# What is asked
Transcribe every line of the data below without alteration, leaving out the pictures.

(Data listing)
--- Begin ---
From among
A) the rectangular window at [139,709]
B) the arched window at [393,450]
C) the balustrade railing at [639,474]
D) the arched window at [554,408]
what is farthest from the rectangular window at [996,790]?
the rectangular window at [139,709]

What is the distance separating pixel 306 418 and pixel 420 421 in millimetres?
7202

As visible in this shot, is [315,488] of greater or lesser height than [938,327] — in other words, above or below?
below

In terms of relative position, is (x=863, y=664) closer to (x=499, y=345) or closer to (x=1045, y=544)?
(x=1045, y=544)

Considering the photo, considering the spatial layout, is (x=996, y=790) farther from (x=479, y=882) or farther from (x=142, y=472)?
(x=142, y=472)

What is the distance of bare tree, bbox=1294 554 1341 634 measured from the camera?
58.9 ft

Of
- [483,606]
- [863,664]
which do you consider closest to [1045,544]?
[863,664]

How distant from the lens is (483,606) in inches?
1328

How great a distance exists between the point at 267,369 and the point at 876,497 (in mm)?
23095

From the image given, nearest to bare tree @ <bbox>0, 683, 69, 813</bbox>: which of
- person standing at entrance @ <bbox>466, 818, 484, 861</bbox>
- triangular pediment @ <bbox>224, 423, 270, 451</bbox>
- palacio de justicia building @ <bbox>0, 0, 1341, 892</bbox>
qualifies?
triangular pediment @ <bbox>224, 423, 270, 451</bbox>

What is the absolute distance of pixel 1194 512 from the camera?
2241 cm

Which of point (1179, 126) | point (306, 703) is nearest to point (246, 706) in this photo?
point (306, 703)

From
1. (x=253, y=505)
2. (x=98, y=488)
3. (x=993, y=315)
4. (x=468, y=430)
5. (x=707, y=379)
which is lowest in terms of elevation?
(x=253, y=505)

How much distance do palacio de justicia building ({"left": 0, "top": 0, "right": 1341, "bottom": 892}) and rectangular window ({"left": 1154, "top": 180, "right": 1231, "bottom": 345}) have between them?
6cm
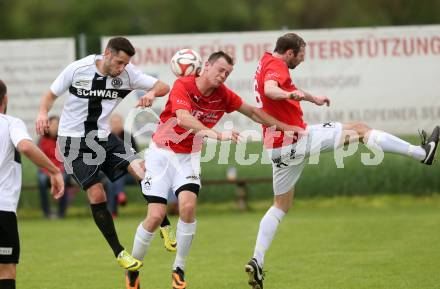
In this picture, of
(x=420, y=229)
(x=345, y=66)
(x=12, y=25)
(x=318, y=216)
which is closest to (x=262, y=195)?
(x=318, y=216)

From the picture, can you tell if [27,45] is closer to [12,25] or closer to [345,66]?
[345,66]

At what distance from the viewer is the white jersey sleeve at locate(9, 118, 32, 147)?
7.76m

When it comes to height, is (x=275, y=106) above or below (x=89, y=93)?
below

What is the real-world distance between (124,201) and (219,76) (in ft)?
24.2

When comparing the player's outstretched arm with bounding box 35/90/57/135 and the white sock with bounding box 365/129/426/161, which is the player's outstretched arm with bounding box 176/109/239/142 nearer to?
the player's outstretched arm with bounding box 35/90/57/135

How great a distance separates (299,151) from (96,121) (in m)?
2.11

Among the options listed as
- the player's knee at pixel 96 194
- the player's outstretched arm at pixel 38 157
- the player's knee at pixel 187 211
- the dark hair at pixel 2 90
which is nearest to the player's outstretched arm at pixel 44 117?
the player's knee at pixel 96 194

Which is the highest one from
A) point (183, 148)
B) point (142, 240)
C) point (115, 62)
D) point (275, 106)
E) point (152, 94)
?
point (115, 62)

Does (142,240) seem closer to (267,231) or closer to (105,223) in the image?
(105,223)

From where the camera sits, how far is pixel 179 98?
9.43m

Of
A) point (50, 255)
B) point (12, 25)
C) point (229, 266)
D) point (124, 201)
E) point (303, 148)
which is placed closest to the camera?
point (303, 148)

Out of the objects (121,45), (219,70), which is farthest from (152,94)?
(219,70)

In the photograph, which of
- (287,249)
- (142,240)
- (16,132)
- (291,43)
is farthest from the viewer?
(287,249)

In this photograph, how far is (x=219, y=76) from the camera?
9.33 meters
--- End ---
# Reply to the exercise
From among
A) the rectangular window at [139,709]
B) the arched window at [393,450]
C) the balustrade railing at [639,474]
D) the arched window at [554,408]
what is farthest from the rectangular window at [996,790]?
the rectangular window at [139,709]

What is the distance separating pixel 306 418 and pixel 420 421 in millimetres?
7202

As visible in this shot, is [315,488] of greater or lesser height than [938,327] — in other words, above or below?
below

In terms of relative position, is (x=863, y=664) closer to (x=499, y=345) or closer to (x=1045, y=544)?
(x=1045, y=544)

Considering the photo, considering the spatial layout, is (x=996, y=790) farther from (x=479, y=882) or farther from (x=142, y=472)?
(x=142, y=472)

What is the distance of bare tree, bbox=1294 554 1341 634 measured from the camera?
58.9 ft

Of
- [483,606]
- [863,664]
which do you consider closest to [1045,544]?
[863,664]

How distant from the lens is (483,606) in inches?
1328

How great a distance exists between the point at 267,369 and the point at 876,497 (in mm)?
23095

From the image given, nearest to bare tree @ <bbox>0, 683, 69, 813</bbox>: which of
- person standing at entrance @ <bbox>466, 818, 484, 861</bbox>
- triangular pediment @ <bbox>224, 423, 270, 451</bbox>
- palacio de justicia building @ <bbox>0, 0, 1341, 892</bbox>
qualifies?
triangular pediment @ <bbox>224, 423, 270, 451</bbox>

What is the absolute distance of pixel 1194 512 from the camera?
2241 cm

Which of point (1179, 126) | point (306, 703) is nearest to point (246, 706) in this photo?
point (306, 703)

From
1. (x=253, y=505)
2. (x=98, y=488)
3. (x=993, y=315)
4. (x=468, y=430)
5. (x=707, y=379)
which is lowest in terms of elevation?
(x=253, y=505)

How much distance do palacio de justicia building ({"left": 0, "top": 0, "right": 1341, "bottom": 892}) and rectangular window ({"left": 1154, "top": 180, "right": 1231, "bottom": 345}) have between them?
6cm
In this picture, of
(x=420, y=229)
(x=345, y=66)
(x=12, y=25)
(x=318, y=216)
which is closest to (x=262, y=195)?
(x=318, y=216)

From the picture, can you tell if [27,45] is closer to [12,25] or closer to [345,66]?
[345,66]

At what distance from the viewer is the white jersey sleeve at locate(9, 118, 32, 147)?
7.76m

When it comes to height, is (x=275, y=106) above or below (x=89, y=93)?
below

What is the real-world distance between (124,201) and (219,76) (in ft)?
24.2

When comparing the player's outstretched arm with bounding box 35/90/57/135 and the white sock with bounding box 365/129/426/161, which is the player's outstretched arm with bounding box 176/109/239/142 nearer to?
the player's outstretched arm with bounding box 35/90/57/135

How great a distance separates (299,151) from (96,121) (in m)?
2.11

Among the options listed as
- the player's knee at pixel 96 194
- the player's outstretched arm at pixel 38 157
- the player's knee at pixel 187 211
- the dark hair at pixel 2 90
which is nearest to the player's outstretched arm at pixel 44 117?
the player's knee at pixel 96 194

Which is the highest one from
A) point (183, 148)
B) point (142, 240)
C) point (115, 62)
D) point (275, 106)
E) point (152, 94)
?
point (115, 62)

Does (142,240) seem closer to (267,231) or closer to (105,223) in the image?
(105,223)

From where the camera sits, how far is pixel 179 98?
9.43m

Of
A) point (50, 255)
B) point (12, 25)
C) point (229, 266)
D) point (124, 201)
E) point (303, 148)
which is placed closest to the camera?
point (303, 148)

Out of the objects (121,45), (219,70), which is farthest from (152,94)?
(219,70)

In the photograph, which of
- (287,249)
- (142,240)
- (16,132)
- (291,43)
is farthest from the viewer?
(287,249)

In this photograph, how far is (x=219, y=76) from the camera?
9.33 meters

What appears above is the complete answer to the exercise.